Motion-Compensated Mega-Voltage Cone Beam CT Using the Deformation Derived Directly From 2D Projection Images

This paper presents a novel method for respiratory motion compensated reconstruction for cone beam computed tomography (CBCT). The reconstruction is based on a time sequence of motion vector fields, which is generated by a dynamic geometrical object shape model. The dynamic model is extracted from the 2D projection images of the CBCT. The process of the motion extraction is converted into an optimal 3D multiple interrelated surface detection problem, which can be solved by computing a maximum flow in a 4D directed graph. The method was tested on 12 mega-voltage (MV) CBCT scans from three patients. Two sets of motion-artifact-free 3D volumes, full exhale (FE) and full inhale (FI) phases, were reconstructed for each daily scan. The reconstruction was compared with three other motion-compensated approaches based on quantification accuracy of motion and size. Contrast-to-noise ratio (CNR) was also quantified for image quality.
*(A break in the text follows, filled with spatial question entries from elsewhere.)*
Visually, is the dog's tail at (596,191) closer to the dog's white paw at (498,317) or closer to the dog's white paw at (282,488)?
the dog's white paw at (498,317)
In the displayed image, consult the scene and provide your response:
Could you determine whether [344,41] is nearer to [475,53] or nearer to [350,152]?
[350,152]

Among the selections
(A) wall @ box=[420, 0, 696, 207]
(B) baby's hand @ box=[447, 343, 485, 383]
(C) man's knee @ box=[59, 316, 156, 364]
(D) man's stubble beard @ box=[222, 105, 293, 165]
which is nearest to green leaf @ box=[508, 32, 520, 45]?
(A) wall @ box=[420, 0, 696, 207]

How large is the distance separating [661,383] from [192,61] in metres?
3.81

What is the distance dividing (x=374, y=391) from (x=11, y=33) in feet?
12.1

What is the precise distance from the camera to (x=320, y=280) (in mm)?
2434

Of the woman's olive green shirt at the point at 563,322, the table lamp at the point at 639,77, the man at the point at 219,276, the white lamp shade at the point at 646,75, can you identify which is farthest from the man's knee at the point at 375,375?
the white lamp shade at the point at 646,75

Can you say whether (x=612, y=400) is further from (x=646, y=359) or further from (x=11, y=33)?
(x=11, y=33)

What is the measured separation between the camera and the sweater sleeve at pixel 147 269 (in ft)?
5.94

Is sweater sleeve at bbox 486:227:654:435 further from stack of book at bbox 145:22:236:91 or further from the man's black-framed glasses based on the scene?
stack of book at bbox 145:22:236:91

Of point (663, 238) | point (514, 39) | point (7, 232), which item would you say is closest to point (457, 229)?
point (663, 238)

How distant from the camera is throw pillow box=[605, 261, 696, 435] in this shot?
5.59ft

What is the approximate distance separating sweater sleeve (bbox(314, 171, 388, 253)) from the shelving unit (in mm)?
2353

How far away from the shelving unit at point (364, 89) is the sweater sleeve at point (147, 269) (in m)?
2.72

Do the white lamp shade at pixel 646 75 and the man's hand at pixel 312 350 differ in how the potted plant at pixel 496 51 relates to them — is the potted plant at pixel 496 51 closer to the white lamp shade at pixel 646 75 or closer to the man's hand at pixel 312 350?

The proposed approach has the best overall performance, with a relative tumor volume quantification error of 3.39 $\pm$ 3.64% and 8.57 $\pm$ 8.31% for FE and FI phases, respectively. The CNR near the tumor area is 3.85 $\pm$ 0.42 (FE) and 3.58 $\pm$ 3.33 (FI). These results show the clinical feasibility to use the proposed method to reconstruct motion-artifact-free MVCBCT volumes.